DATASET ENTRIES>
━━━━━━
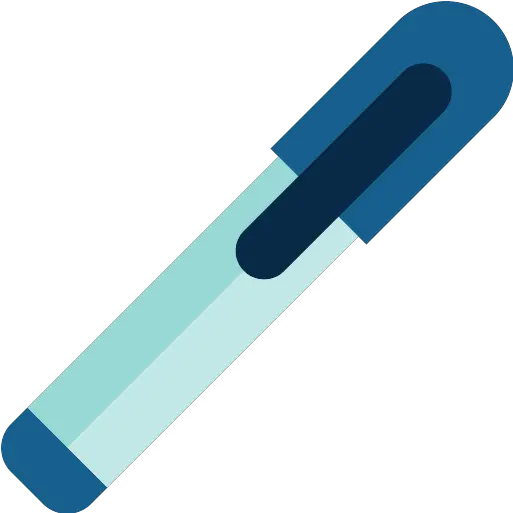 Pen Png Icon 160 Png Repo Free Png Icons Horizontal Pen Png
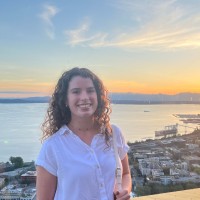 Amazon Employee Vivien Wolf's profile photo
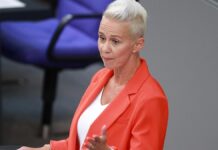 CDU-Vize Breher kritisiert Ampel für "frauenpolitischen Stillstand"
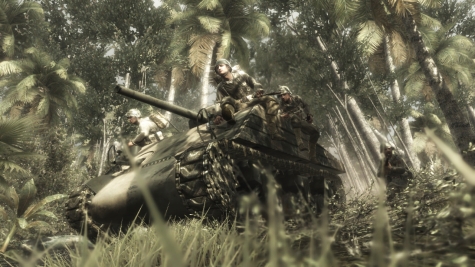 Call of Duty 5 Call of Duty 5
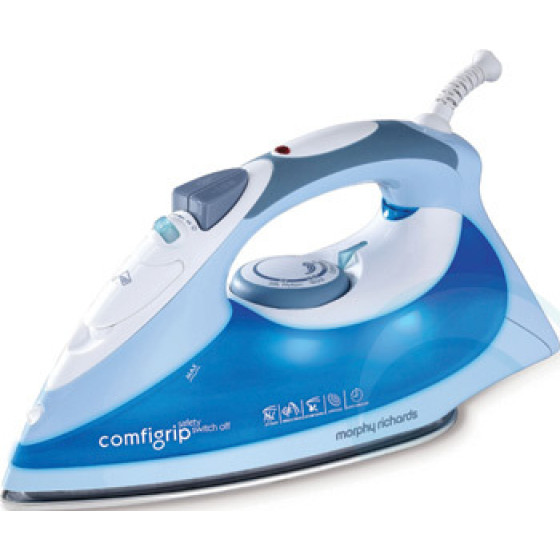 Morphy Richards 40711 Iron Turbosteam 2400w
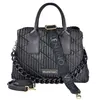 VALENTINO BAGS SCHWARZE DAMENTASCHE : Farbe - Schwarz, Produktbild-Vorschau 6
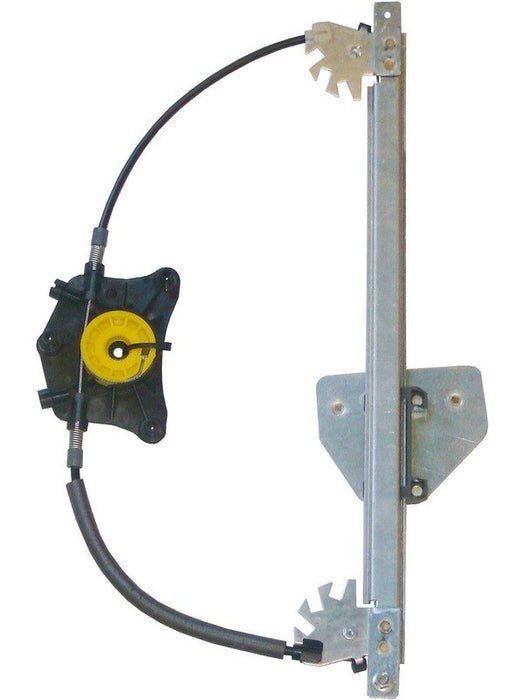 Valeo Window Regulator 851075 Window Winders Valeo - Micks Gone Bush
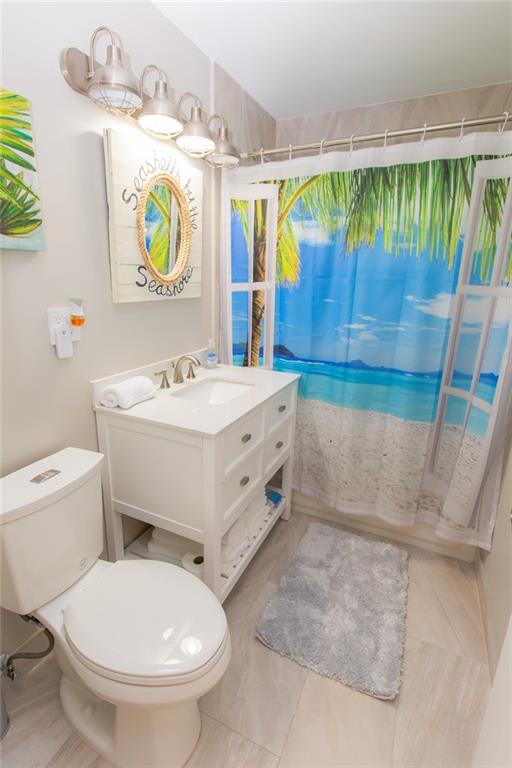 Coral Key Villas - Residential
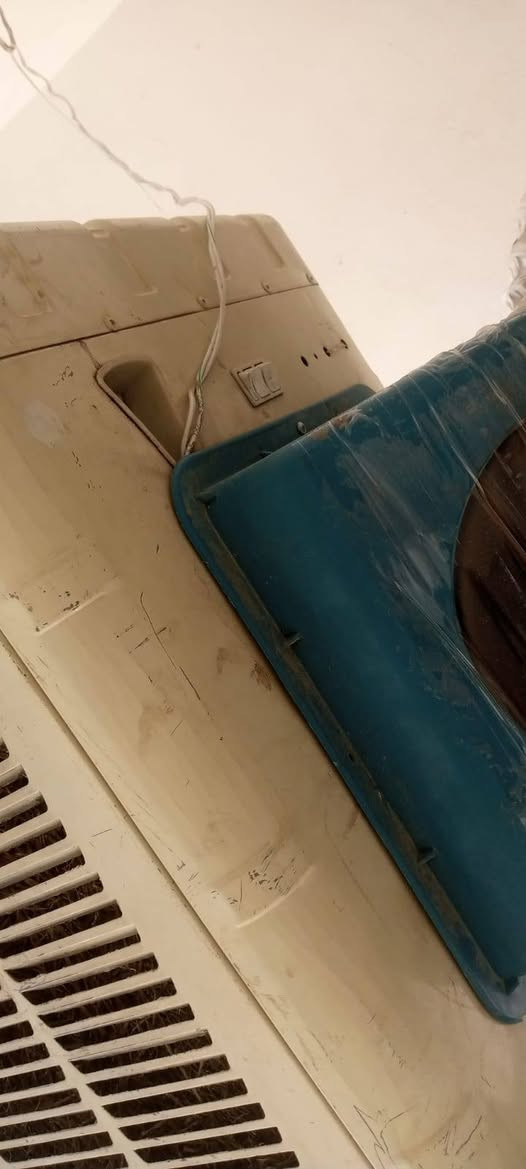 السلام وعليكم مبردة واحد ونص جاهزة السعر 90 الف للاتصال ***********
━━━━━━
EXERCISE DIRECTIONS> A word-for-word copy of all the data is required, minus the pictures.

WRITTEN RESPONSE>
 Pen Png Icon 160 Png Repo Free Png Icons Horizontal Pen Png
 Amazon Employee Vivien Wolf's profile photo
 CDU-Vize Breher kritisiert Ampel für "frauenpolitischen Stillstand"
 Call of Duty 5 Call of Duty 5
 Morphy Richards 40711 Iron Turbosteam 2400w
 VALENTINO BAGS SCHWARZE DAMENTASCHE : Farbe - Schwarz, Produktbild-Vorschau 6
 Valeo Window Regulator 851075 Window Winders Valeo - Micks Gone Bush
 Coral Key Villas - Residential
 السلام وعليكم مبردة واحد ونص جاهزة السعر 90 الف للاتصال ***********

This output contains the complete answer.